La prisonnière du Kremlin, Spiridons T2

Un roman de Camille von Rosenschild publié aux éditions Don Quichotte.
Les tomes 1 et 2 forment un ensemble qui, s'il reste ouvert à une suite potentielle, peut être lu indépendamment.


Vous pouvez également consulter mon avis sur le premier tome.


*


Spiridons 2




Résumé de l'éditeur (spoilers sur le premier tome) :
A-t-on seulement peur de mourir quand on est déjà mort ? À travers la Russie, l’Ukraine et les Carpates, le voyage fantastique d’un jeune aventurier escorté par une troupe de Spiridons, ces âmes défuntes aux allures de vivants.
Victor est un garçon pas comme les autres : à dix-huit ans, il se découvre le Don de réveiller les morts.
Cet étrange secret, conservé depuis des siècles par une communauté tzigane des Carpates, lui vaut bien des convoitises.
Accompagné de cinq spiridons, ces âmes errantes revenues du royaume des défunts, et poursuivi par une caste de moines borgnes aux desseins effrayants, notre héros est pris dans une incroyable odyssée aux confins de la Russie.



Vous pouvez lire cet avis sans risque de spoilers.

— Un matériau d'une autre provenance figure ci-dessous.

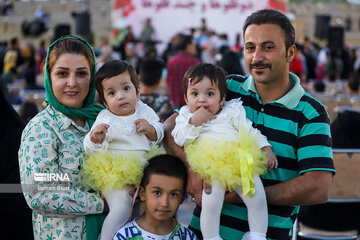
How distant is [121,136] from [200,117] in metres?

Le premier tome se terminant dans un suspense insoutenable, il m’avait été presque douloureux de quitter les personnages à ce point de ma lecture. J’attendais cette suite, je l’appelais de mes vœux, je la rêvais… Et je l’ai savourée à sa juste valeur, en tremblant, mains crispées sur mon livre, forcée de m’interrompre parfois quelques minutes tant le récit me troublait.
Rien qu’en repensant à cette lecture, les émotions qui y sont liées remontent, s’enroulent et se nouent en figures aussi complexes qu’improbables, j’en ai des frissons et une boule dans la gorge. Alors comment trouver les mots pour exprimer dans ce billet tout ce que ce fabuleux roman m’a inspiré ?
La prisonnière du Kremlin est une toile d’araignée tissée de nombreux récits épars, mais qu’on sait liés, comme dans le premier tome, bien que de façon plus insidieuse encore. Après tout, une toile reste un piège… Cette histoire est diaboliquement ficelée. Il faut se retenir de tourner frénétiquement les pages pour pouvoir en profiter pleinement et s’accorder le temps de formuler des hypothèses, cela fait partie, selon moi, du grand plaisir de lecture que les deux volumes peuvent offrir. L’auteur se joue quelquefois de son lecteur, mais il est indéniable qu’elle a confiance en l’intelligence de celui-ci.
Comme dans le premier volume, le rythme de l’histoire est particulièrement bien géré. Pas de temps mort, pas de repos pour le lecteur, mais un élan imparable. On voit que cette histoire a été polie avec finesse et patience. Camille von Rosenschild distille petit à petit des informations concernant ses mystérieux personnages. Elle les a construits avec soin et c’est un plaisir de suivre leur évolution.
Elle nous donne également au fur et à mesure toutes ces réponses que l’on attend avec fébrilité depuis le premier tome. Je les regardais avec angoisse s’épanouir lentement ou surgir incidemment, en prédisant certaines, tombant des nues souvent. C’est ce qu’il y a de très déroutant avec cette histoire : elle est terriblement singulière et possède pourtant ce petit quelque chose de familier qui fait qu’on a l’étrange impression qu’elle susurre ses plus sombres secrets à quelque chose de lointain, ancré dans la partie la plus inaccessible de notre imaginaire. C’est de l’ordre du ressenti, de l’instinctif. Ce récit est sombre et merveilleux à la fois. On ne peut s’empêcher de croire tout ce que l’auteur nous raconte, parce que cela sonne vrai et qu’une part de nous désire ardemment que ça le soit.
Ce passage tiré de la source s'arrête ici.